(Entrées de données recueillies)
"""
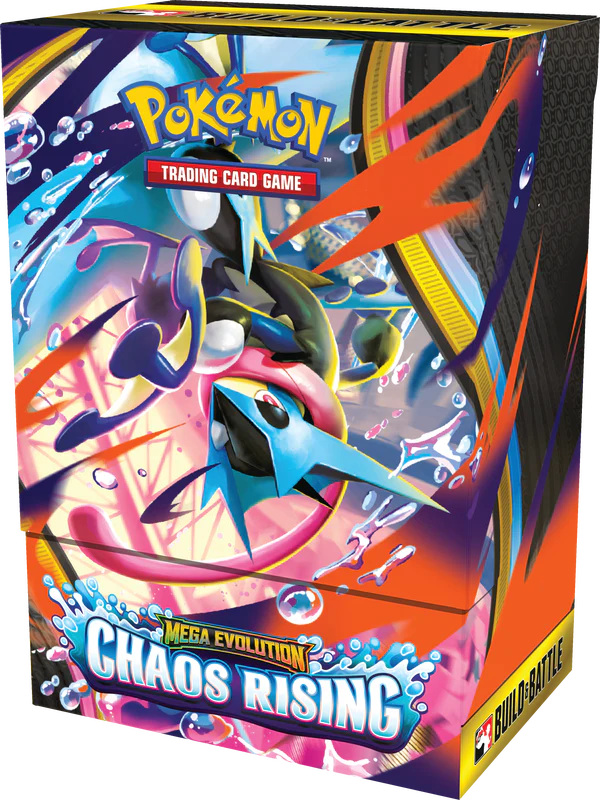 Pokemon - Chaos Rising - Build & Battle Kit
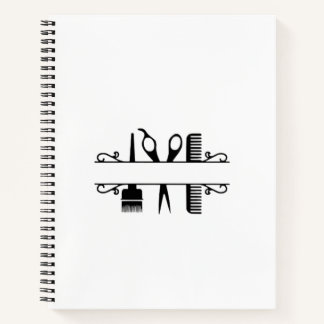Hair Stylist Notes Notebook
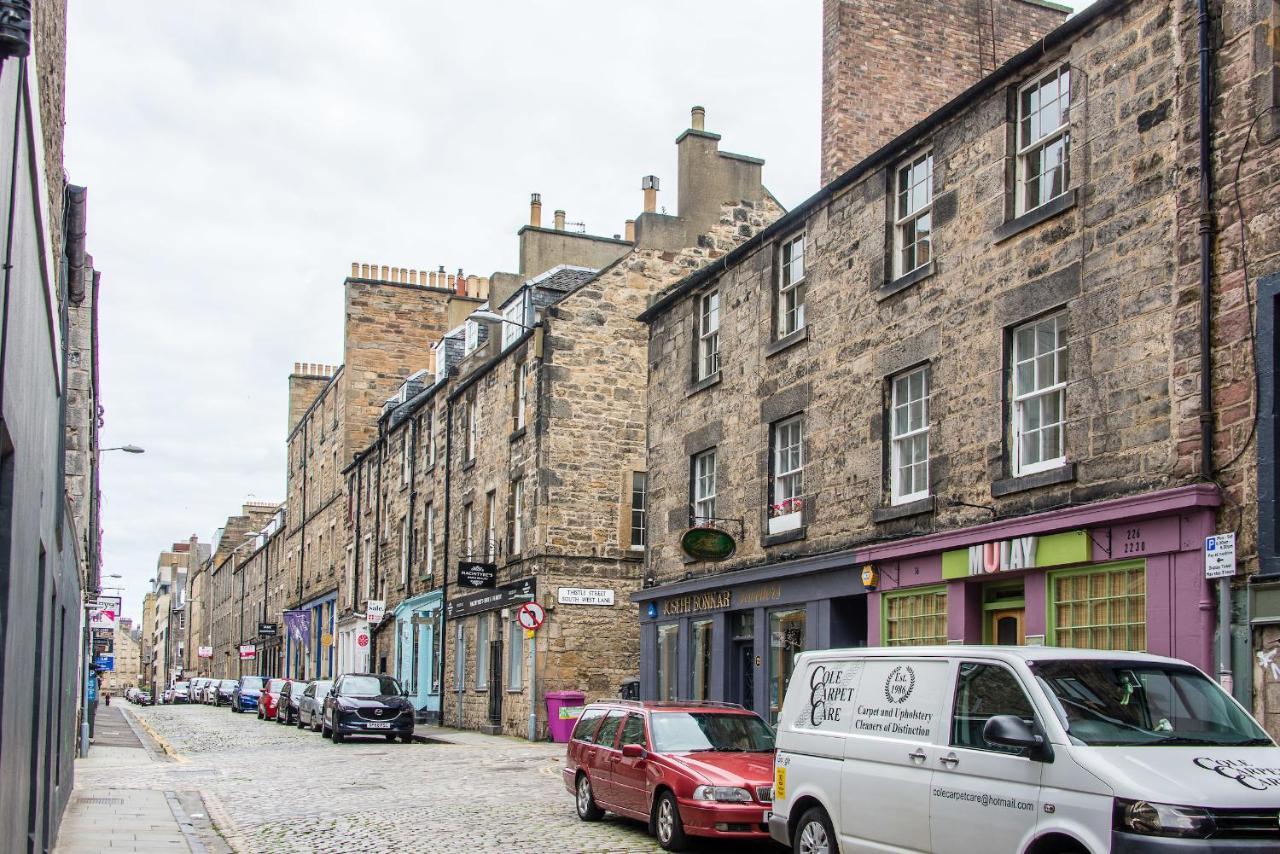 City Centre, Newly Refurbished Stylish Apartment Edimburgo Exterior foto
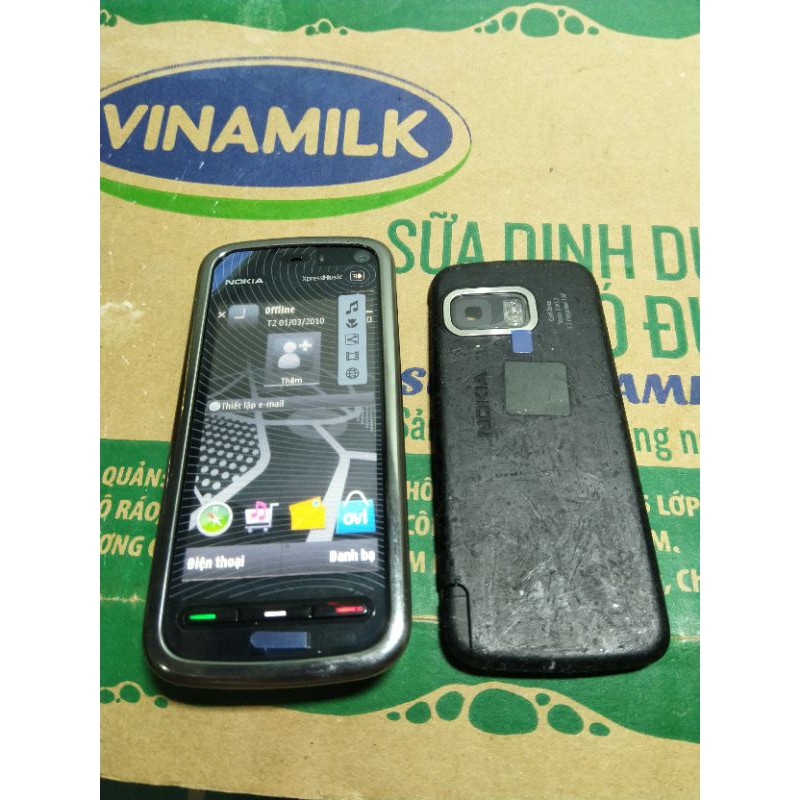Xác điện thoại Nokia 5800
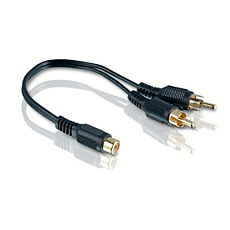 SWA2084/17  Stereo Y cable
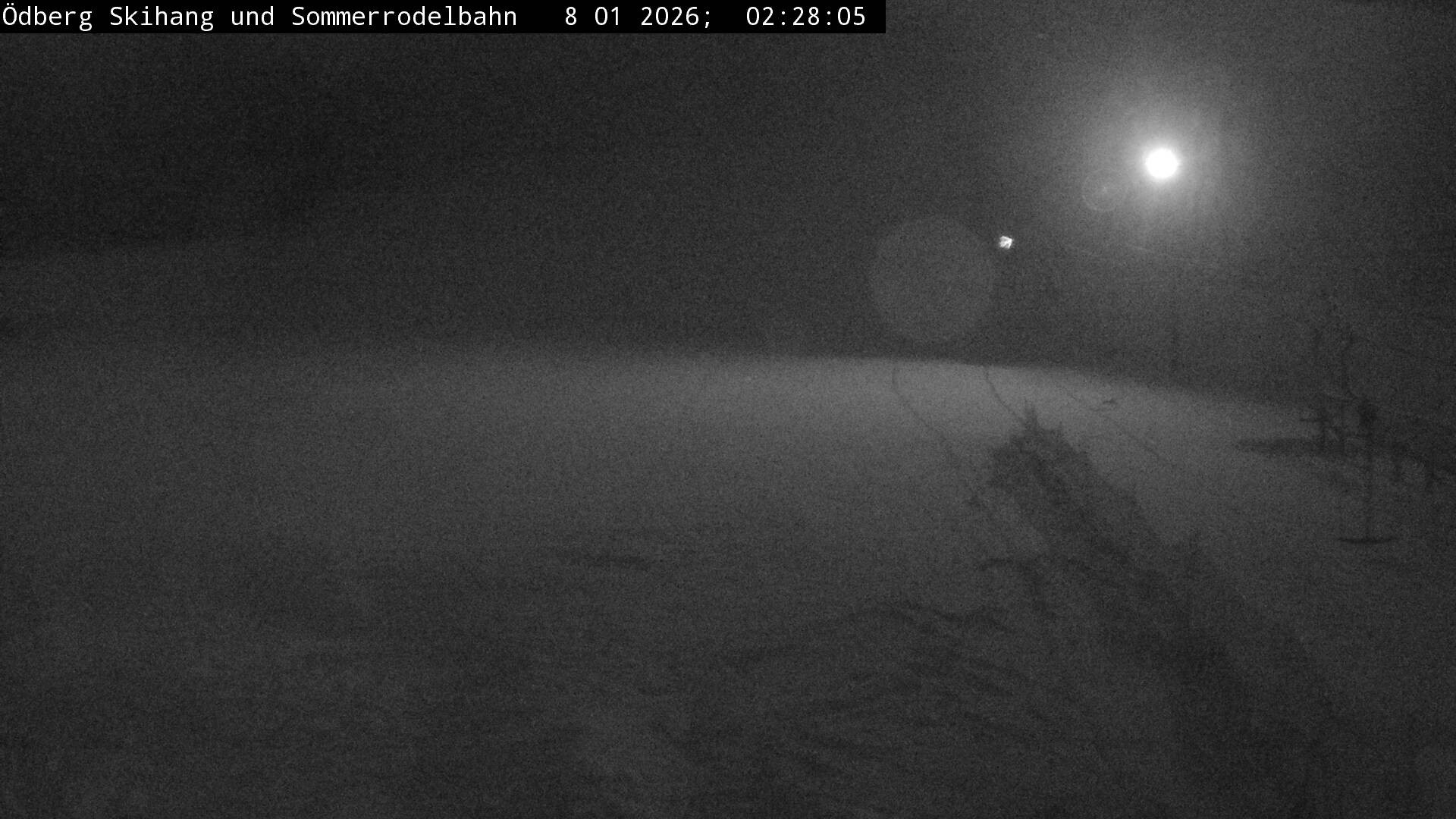 Archiv Foto Webcam Sommerrodelbahn Ödberg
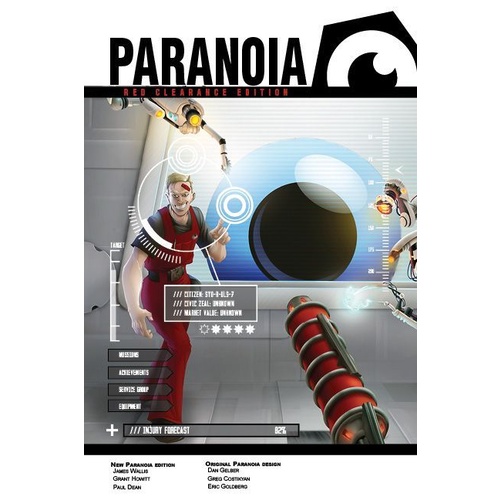 Paranoia RPG: Red Clearance Edition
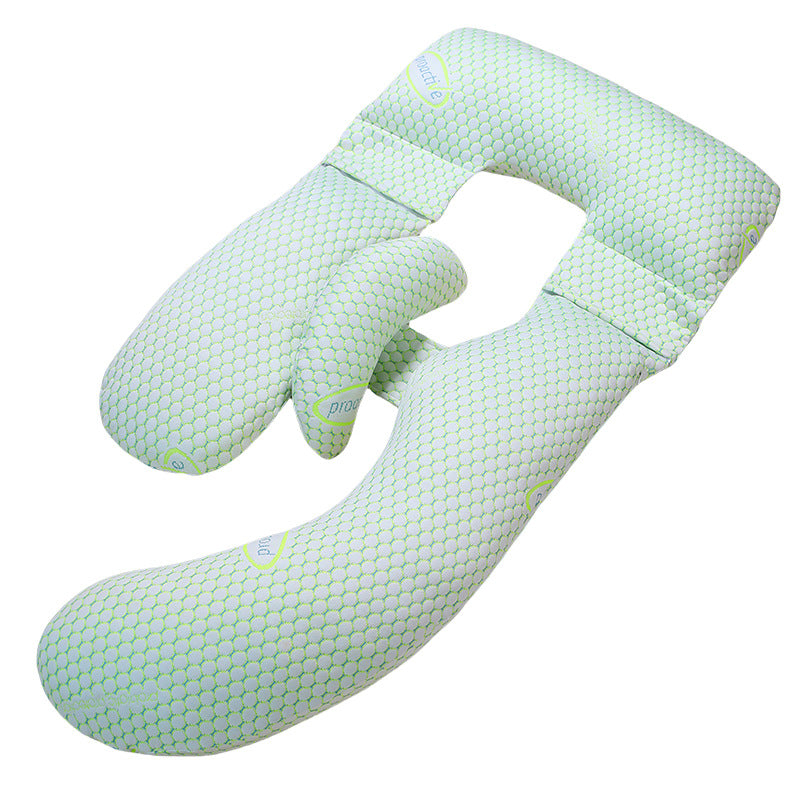Pregnant woman's waist-supporting side-sleeping pillow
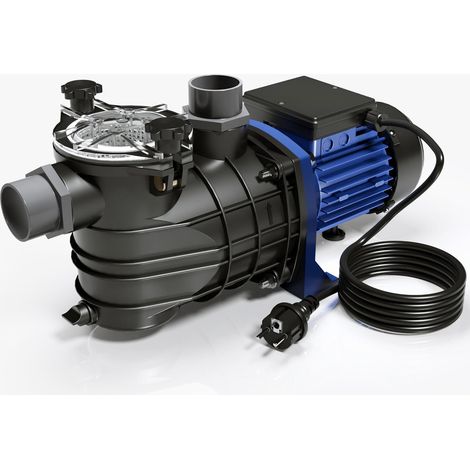 Pompe de piscine pour recirculation et filtration 13800 l/h 550 W Pompe de circulation (1/5)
"""
## À faire:
Recopiez toutes les entrées en changeant « Pompe » en « Moteur » partout, sans rien modifier d'autre. Laissez les images de côté.

## Votre réponse:
 Pokemon - Chaos Rising - Build & Battle Kit
Hair Stylist Notes Notebook
 City Centre, Newly Refurbished Stylish Apartment Edimburgo Exterior foto
Xác điện thoại Nokia 5800
 SWA2084/17  Stereo Y cable
 Archiv Foto Webcam Sommerrodelbahn Ödberg
 Paranoia RPG: Red Clearance Edition
Pregnant woman's waist-supporting side-sleeping pillow
 Moteur de piscine pour recirculation et filtration 13800 l/h 550 W Moteur de circulation (1/5)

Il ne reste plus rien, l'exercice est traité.